An estimated 5,000 civilians are thought to have been trapped in the town, with little water or food in the brutal winter.

Journalists, and Organization for Security and Cooperation in Europe officials tasked with monitoring the ceasefire, have been barred from Debaltseve by the rebels surrounding it and were therefore unable to verify the situation.

- 'We've lost so many' -

Poroshenko, who went to visit the frontline on Wednesday, said the troop pull-out from the town was "a planned and organised withdrawal" and that, "from 2,000 soldiers, we have 30 who are wounded".

He said hostilities in Debaltseve "demonstrate to the world the true face of the bandit separatists supported by Russia".

He reiterated a call for the US and EU to get "tough" with Moscow. The West has already imposed several rounds of sanctions on Russia, and the EU and Canada ratcheted their measures up further this week.
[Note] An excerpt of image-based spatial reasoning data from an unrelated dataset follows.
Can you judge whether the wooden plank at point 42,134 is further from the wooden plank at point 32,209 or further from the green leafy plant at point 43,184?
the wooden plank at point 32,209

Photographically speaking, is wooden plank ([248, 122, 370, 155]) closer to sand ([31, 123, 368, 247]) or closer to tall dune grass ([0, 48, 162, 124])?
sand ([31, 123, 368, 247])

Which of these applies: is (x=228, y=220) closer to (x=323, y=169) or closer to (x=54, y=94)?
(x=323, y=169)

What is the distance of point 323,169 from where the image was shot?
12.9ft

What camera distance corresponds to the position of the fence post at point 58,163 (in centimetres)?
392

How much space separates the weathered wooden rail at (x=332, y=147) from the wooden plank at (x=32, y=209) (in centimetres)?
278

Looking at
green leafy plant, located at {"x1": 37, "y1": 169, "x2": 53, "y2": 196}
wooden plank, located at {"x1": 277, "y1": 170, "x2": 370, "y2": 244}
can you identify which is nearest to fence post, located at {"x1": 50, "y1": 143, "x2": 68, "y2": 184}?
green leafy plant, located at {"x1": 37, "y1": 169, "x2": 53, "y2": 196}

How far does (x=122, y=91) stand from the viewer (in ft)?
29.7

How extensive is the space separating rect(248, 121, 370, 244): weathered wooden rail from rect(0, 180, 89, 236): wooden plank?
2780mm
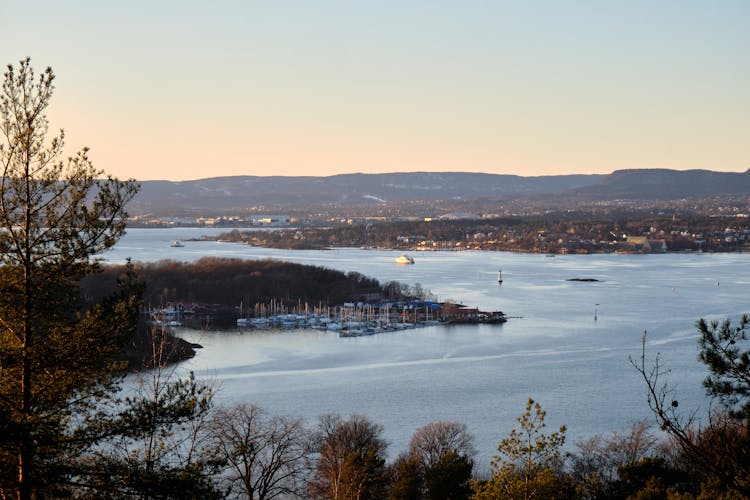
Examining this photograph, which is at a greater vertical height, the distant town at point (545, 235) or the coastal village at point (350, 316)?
the distant town at point (545, 235)

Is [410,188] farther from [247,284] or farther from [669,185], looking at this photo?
[247,284]

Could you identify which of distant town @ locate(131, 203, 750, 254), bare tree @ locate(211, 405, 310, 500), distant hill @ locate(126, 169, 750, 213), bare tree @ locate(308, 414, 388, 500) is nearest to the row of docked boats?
bare tree @ locate(211, 405, 310, 500)

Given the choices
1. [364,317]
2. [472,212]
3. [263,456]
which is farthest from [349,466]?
→ [472,212]

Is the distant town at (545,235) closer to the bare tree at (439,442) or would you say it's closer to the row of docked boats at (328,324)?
the row of docked boats at (328,324)

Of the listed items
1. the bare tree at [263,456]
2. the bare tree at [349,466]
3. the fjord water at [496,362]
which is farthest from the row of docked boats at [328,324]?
the bare tree at [349,466]

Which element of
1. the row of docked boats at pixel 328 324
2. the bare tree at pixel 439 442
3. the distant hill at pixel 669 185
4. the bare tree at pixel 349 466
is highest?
the distant hill at pixel 669 185

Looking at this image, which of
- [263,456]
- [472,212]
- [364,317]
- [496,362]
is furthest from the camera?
[472,212]
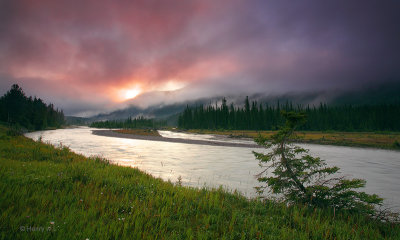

In Washington, the White House issued a statement that "strongly condemned the violation of the ceasefire by separatist forces acting in concert with Russian forces" and warned that "the costs to Russia will rise" if the truce is further violated.

A worker at a hospital in town of Gorlivka near Debaltseve told AFP that "several soldiers underwent emergency surgery" there early Wednesday.

Occasional artillery blasts could be heard. A Gorlivka municipal councillor, Tatiana Dementchenko, said the bombardments had been non-stop overnight.

"We really hope that will all cease very soon. We've lost so many men, so many civilians," she said, adding that two children, aged two and four, were killed by shelling near her apartment on Sunday -- the first day of the ceasefire.

"The shelling hasn't stopped since. That's what the truce looks like here."